Alphonse de LAMARTINE, auteur cité dans le Littré

LAMARTINE (1790-1869)

Dans le texte d'origine du Littré, les auteurs pouvaient être nommés par de nombreuses variantes. Dans cette version en ligne, la forme LAMARTINE a été choisie.

1280 citations dans le Littré

Œuvres citées dans le dictionnaire Littré

Cette liste des œuvres a été compilée manuellement pour ce site web. Elle n'est pas exhaustive, et privilégie autant que possible les références aux éditions originales. Elle peut toutefois comprendre des publications contemporaines d'É. Littré, lorsque ce dernier était explicite sur ses sources ou qu'il cite des compilations. Le dictionnaire imprimé contenait d'ailleurs une liste très partielle des œuvres et auteurs.

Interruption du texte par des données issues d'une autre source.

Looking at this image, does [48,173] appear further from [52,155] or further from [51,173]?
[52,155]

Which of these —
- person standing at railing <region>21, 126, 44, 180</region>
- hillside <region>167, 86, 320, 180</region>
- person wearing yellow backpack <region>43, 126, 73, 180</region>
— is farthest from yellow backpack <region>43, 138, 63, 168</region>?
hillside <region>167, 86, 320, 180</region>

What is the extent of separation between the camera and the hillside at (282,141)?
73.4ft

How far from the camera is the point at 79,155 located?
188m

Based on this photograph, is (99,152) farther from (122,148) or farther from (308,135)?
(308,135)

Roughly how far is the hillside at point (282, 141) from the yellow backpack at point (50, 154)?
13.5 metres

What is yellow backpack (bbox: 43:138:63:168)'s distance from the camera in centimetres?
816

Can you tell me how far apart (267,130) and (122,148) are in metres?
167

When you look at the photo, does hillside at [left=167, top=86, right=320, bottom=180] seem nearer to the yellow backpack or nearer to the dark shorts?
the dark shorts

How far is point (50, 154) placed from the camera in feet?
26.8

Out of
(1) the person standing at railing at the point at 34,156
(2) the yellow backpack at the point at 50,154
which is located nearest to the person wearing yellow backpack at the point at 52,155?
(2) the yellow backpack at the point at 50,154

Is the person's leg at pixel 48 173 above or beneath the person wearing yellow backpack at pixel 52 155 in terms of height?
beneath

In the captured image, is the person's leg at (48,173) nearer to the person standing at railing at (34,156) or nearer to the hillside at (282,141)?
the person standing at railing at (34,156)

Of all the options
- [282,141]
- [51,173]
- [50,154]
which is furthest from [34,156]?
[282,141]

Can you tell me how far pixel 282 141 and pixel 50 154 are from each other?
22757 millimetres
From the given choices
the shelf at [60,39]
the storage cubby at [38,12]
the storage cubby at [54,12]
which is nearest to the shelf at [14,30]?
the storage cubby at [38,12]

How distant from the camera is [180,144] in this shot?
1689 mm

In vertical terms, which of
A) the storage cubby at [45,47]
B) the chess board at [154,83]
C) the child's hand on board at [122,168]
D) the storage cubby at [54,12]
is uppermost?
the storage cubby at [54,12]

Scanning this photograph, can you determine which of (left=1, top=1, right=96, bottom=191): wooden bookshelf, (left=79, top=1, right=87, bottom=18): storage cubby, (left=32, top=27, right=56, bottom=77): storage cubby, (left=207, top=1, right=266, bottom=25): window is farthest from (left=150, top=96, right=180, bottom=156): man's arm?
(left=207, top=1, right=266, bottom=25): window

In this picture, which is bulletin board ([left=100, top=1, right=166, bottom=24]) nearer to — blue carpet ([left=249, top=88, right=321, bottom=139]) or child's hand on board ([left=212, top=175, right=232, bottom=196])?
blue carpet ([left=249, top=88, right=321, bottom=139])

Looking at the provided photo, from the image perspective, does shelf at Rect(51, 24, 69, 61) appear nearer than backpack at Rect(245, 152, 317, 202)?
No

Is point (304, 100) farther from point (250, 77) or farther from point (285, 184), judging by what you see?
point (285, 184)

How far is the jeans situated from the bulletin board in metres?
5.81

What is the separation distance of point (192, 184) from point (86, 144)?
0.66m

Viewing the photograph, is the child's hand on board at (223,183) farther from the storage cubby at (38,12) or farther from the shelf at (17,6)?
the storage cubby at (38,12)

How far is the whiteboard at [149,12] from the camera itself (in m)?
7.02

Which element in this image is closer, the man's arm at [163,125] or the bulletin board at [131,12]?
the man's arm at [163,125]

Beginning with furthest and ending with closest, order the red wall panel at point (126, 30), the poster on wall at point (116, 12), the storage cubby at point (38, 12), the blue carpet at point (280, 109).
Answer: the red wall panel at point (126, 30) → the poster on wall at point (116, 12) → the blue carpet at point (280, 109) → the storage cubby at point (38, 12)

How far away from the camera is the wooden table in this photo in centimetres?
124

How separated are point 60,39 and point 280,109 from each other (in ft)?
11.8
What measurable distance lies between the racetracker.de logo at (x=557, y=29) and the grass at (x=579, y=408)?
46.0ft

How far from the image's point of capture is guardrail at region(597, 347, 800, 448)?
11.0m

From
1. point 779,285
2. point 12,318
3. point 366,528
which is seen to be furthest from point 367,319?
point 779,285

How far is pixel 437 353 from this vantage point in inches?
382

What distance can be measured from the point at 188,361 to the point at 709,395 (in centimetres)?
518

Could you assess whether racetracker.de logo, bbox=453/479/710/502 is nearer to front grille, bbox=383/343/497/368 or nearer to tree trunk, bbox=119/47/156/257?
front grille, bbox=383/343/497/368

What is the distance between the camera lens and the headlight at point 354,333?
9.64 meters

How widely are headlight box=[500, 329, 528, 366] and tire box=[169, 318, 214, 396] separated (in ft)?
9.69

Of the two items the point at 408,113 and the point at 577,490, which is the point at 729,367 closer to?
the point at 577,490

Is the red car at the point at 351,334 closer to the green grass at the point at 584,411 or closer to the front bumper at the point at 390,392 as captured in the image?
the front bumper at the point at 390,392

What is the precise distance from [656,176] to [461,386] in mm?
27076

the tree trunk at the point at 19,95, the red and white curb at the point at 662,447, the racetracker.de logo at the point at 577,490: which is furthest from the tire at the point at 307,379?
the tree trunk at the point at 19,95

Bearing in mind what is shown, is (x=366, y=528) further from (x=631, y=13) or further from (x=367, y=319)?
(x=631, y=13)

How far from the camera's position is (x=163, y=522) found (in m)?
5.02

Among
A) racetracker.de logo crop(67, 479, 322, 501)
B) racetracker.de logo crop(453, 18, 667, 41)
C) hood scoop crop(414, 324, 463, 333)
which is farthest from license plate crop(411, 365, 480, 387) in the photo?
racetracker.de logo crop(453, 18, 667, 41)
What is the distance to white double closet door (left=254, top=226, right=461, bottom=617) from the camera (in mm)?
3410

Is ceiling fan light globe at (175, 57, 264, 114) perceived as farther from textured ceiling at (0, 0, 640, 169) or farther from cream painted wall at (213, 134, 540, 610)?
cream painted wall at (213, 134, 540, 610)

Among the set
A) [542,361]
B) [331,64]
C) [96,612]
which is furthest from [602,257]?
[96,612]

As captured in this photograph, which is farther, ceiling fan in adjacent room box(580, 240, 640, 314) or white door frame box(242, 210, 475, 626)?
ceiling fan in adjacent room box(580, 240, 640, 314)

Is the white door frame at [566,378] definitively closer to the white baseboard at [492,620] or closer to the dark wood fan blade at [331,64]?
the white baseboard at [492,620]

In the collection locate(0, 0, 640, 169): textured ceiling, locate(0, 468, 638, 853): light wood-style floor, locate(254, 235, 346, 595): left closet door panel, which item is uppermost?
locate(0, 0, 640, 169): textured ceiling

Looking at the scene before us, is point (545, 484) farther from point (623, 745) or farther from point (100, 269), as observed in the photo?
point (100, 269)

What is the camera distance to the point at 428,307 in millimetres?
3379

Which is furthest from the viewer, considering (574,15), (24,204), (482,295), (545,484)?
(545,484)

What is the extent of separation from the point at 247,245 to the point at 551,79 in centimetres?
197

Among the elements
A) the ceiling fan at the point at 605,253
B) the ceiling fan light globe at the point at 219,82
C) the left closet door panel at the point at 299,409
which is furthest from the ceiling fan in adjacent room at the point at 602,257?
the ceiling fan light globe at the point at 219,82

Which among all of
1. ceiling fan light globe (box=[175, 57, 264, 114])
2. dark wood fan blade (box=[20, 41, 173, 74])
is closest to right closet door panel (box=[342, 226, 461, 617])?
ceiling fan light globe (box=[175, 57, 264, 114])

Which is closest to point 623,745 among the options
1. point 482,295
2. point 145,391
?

Titre de l'œuvre Date de parution Citations
Harmonies poétiques et religieuses 1830 415 citations
Harold 36 citations
Jocelyn 1836 140 citations
Méditations poétiques 1820 498 citations
Mort de Socrate 24 citations
Nouvelles méditations 1823 20 citations

Quelques citations de Alphonse de LAMARTINE

Voici un tirage aléatoire parmi ses 1280 citations dans le Littré.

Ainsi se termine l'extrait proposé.